Au lieu de laisser une volonté uniformisante imposer une répartition régulière des fenêtres sur la façade, elles sont implantées en fonction de l'agencement intérieur des pièces. On aboutit ainsi à un schéma où les fenêtres sont plus ou moins regroupées.
Ce schéma n'a pas été compris, au point qu'une restauration en 1930 du palazzo Costabili, dit de Ludovic le More, a aboutit à l'ouverture de fenêtres qui ne l'étaient pas auparavant dans la galerie dominant la cour intérieure.
Aujourd'hui, conscients de cette restauration abusive, mais sans aller jusqu'à fermer ces fenêtres pour revenir à la situation antérieure, les fenêtres en question sont fermées par des rideaux, qui permettent d'imaginer à quoi devait ressembler cette cour entre la Renaissance et le début du 20e siècle.
4. La maison de Biagio Rossetti
Enfin, la maison construite par Biagio Rossetti pour lui-même illustre plusieurs des caractéristiques de l'architecture ferrarraise : murs de brique, fenêtres implantées de manière pas tout à fait régulière mais souvent par paire, application des principes d'architecture de la Renaissance (symétrie, ornementation des portes...) mais sans systématisme.
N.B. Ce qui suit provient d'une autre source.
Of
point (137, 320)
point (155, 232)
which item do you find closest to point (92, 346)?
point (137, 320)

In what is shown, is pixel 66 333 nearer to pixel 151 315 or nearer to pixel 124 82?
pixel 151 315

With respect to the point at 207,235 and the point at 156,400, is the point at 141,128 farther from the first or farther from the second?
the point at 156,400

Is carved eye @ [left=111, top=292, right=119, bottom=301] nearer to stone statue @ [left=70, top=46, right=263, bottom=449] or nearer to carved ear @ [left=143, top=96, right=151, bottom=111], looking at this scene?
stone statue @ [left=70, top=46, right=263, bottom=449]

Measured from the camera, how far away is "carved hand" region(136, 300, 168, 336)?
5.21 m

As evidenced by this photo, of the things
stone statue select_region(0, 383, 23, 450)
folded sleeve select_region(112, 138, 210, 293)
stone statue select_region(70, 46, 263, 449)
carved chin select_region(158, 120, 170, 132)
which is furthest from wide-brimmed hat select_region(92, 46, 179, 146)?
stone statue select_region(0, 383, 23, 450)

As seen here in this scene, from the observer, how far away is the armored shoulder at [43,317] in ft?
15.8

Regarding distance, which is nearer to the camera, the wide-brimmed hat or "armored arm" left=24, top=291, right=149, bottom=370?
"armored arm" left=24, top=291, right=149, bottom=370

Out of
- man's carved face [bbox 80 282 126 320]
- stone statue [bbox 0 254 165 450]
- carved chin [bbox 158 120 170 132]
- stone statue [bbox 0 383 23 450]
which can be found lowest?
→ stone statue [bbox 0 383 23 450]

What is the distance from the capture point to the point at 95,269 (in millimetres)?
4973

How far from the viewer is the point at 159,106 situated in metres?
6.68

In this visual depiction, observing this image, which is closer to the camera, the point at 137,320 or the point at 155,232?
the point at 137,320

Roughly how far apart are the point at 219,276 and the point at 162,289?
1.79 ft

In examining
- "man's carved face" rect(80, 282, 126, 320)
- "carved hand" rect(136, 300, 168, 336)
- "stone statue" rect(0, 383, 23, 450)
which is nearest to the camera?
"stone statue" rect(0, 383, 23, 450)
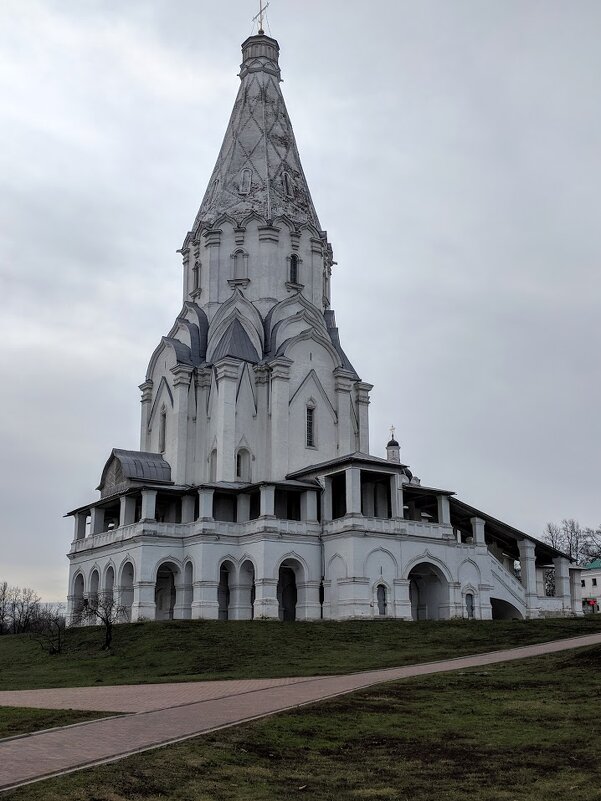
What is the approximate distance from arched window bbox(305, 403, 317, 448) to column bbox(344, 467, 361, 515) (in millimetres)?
6474

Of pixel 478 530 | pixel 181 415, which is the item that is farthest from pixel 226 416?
pixel 478 530

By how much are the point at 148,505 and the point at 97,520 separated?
640 centimetres

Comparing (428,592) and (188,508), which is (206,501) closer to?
(188,508)

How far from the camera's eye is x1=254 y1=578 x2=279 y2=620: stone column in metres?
39.0

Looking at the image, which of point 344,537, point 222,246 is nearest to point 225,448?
point 344,537

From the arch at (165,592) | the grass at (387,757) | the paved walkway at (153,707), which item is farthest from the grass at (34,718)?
the arch at (165,592)

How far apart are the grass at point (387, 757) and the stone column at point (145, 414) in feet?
112

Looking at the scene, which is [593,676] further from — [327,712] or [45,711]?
[45,711]

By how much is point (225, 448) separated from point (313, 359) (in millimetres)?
7463

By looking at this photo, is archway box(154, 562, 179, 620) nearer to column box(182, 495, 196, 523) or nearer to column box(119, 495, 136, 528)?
column box(182, 495, 196, 523)

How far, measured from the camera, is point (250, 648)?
96.6ft

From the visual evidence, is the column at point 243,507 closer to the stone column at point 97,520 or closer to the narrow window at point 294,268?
the stone column at point 97,520

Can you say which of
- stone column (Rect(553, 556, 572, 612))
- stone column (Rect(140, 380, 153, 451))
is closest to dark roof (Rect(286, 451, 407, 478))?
stone column (Rect(140, 380, 153, 451))

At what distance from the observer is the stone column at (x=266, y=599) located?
128 feet
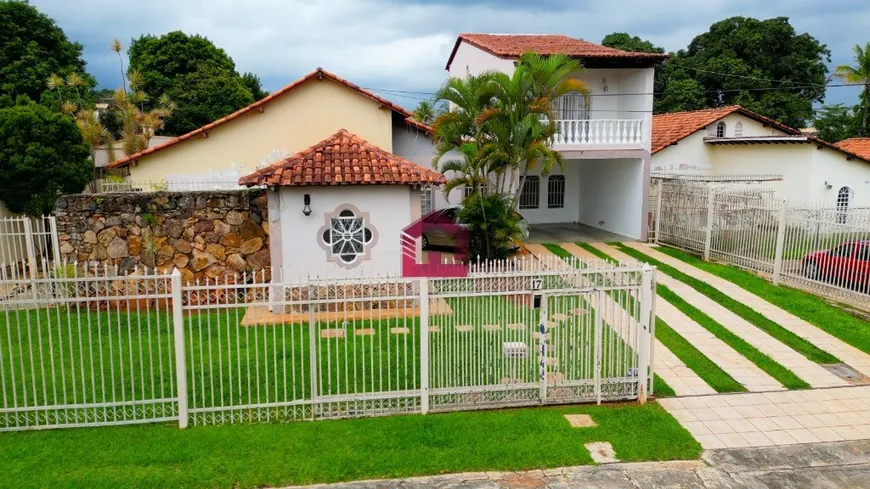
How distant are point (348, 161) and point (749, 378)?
821cm

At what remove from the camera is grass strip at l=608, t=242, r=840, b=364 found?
389 inches

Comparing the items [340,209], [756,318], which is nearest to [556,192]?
[756,318]

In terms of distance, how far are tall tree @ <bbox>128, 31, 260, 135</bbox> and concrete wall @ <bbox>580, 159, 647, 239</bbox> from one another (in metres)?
23.0

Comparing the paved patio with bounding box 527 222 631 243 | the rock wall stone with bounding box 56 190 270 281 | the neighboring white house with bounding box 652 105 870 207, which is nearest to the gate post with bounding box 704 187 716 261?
the paved patio with bounding box 527 222 631 243

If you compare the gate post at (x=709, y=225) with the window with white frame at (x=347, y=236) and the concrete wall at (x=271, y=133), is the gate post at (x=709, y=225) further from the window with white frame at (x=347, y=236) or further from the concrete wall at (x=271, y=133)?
the window with white frame at (x=347, y=236)

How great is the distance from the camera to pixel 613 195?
67.6 ft

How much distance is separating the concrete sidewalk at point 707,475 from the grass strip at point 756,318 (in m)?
3.36

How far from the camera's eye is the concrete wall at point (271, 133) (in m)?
15.7

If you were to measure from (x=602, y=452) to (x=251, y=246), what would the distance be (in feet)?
30.1

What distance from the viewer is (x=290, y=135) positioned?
624 inches

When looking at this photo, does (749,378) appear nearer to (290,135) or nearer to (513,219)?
(513,219)

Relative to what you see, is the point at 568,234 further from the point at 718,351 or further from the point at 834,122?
the point at 834,122

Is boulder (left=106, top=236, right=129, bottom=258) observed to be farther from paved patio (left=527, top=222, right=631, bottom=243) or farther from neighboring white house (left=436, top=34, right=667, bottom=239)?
paved patio (left=527, top=222, right=631, bottom=243)

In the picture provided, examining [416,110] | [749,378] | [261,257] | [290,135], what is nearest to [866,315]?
[749,378]
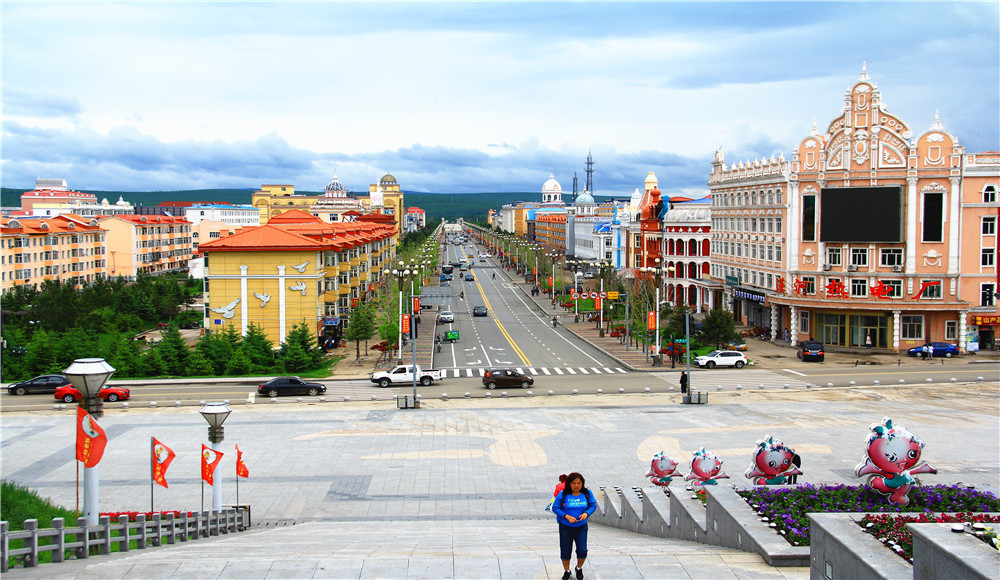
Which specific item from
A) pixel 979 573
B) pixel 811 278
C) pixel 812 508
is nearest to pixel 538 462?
pixel 812 508

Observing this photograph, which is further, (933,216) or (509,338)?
(509,338)

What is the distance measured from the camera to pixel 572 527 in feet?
39.3

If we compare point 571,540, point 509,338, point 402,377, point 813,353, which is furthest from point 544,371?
point 571,540

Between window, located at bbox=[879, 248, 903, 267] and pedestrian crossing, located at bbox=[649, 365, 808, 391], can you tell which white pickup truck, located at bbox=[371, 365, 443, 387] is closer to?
pedestrian crossing, located at bbox=[649, 365, 808, 391]

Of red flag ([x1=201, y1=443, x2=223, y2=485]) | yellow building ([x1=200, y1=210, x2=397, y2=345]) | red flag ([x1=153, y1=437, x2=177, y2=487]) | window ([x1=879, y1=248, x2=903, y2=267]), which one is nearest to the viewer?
red flag ([x1=153, y1=437, x2=177, y2=487])

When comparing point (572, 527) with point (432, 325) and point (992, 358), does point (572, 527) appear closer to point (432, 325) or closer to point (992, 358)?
point (992, 358)

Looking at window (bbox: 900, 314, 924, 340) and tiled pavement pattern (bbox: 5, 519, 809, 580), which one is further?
window (bbox: 900, 314, 924, 340)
Les angles, toutefois, ne font l'objet d'aucun traitement particulier.
C'est en découvrant progressivement cette maison...
... depuis la rue située juste en face...
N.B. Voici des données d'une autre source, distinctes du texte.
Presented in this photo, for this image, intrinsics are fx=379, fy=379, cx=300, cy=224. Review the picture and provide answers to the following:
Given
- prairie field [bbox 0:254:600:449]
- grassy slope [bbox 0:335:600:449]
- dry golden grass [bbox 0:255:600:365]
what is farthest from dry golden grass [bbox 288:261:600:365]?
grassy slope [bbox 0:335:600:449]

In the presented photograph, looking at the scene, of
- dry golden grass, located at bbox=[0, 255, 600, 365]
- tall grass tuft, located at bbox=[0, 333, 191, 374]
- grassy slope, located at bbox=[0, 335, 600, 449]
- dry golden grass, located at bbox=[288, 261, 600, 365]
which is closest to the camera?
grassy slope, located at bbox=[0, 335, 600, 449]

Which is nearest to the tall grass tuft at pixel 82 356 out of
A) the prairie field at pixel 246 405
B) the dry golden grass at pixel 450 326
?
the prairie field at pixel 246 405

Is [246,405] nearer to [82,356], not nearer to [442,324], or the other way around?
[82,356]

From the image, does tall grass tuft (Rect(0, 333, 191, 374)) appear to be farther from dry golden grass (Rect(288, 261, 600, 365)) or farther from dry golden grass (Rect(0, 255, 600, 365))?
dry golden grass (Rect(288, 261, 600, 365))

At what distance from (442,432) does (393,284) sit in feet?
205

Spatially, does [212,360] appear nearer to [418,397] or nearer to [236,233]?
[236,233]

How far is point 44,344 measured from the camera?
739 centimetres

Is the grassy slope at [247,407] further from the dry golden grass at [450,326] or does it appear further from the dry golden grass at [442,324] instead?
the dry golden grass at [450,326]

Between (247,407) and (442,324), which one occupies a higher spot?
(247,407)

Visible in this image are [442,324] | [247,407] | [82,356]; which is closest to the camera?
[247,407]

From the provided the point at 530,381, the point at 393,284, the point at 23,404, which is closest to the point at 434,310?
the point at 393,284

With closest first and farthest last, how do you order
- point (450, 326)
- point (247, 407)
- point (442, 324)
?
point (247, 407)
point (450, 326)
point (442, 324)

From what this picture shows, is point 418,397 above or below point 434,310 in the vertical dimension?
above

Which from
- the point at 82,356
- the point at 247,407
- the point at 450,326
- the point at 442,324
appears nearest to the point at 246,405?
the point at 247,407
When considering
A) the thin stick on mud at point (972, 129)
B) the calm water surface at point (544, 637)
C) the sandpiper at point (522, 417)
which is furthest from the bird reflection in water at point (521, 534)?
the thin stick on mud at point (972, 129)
(et Rossetti semble avoir pris en compte le fait que la rue n'est pas tout à fait perpendiculaire pour placer sa porte d'entrée dans son prolongement)
... que l'on achèvera cette promenade dans les motifs de Ferrare.
Publié par thbz le 27 août 2019
2 commentaire(s)
1. Par Détails d'architecture (30 août 2019) :
C'est incroyable! Il n'y a quasiment personne sur tes photos. Et pourtant, aujourd'hui, Ferrare est très loin de la ville des morts, c'est une cité estudiantine très vivante mais pour cela il faudrait probablement y faire un tour en hiver. La place centrale est toujours bondée et le piéton a intérêt à faire très attention tellement il y a de vélos en ville. J'ai visité Ferrare à dix ans d'intervalle, la ville a beaucoup changé depuis, surement mon regard aussi. Ferrare reste différente des autres villes italiennes et tu donnes la bonne raison, la présence de la brique...C'est une ville plus européenne que méditerranéenne avec son charme et ses travers. Merci pour ce petit tour, c'est toujours un plaisir de passer par ici!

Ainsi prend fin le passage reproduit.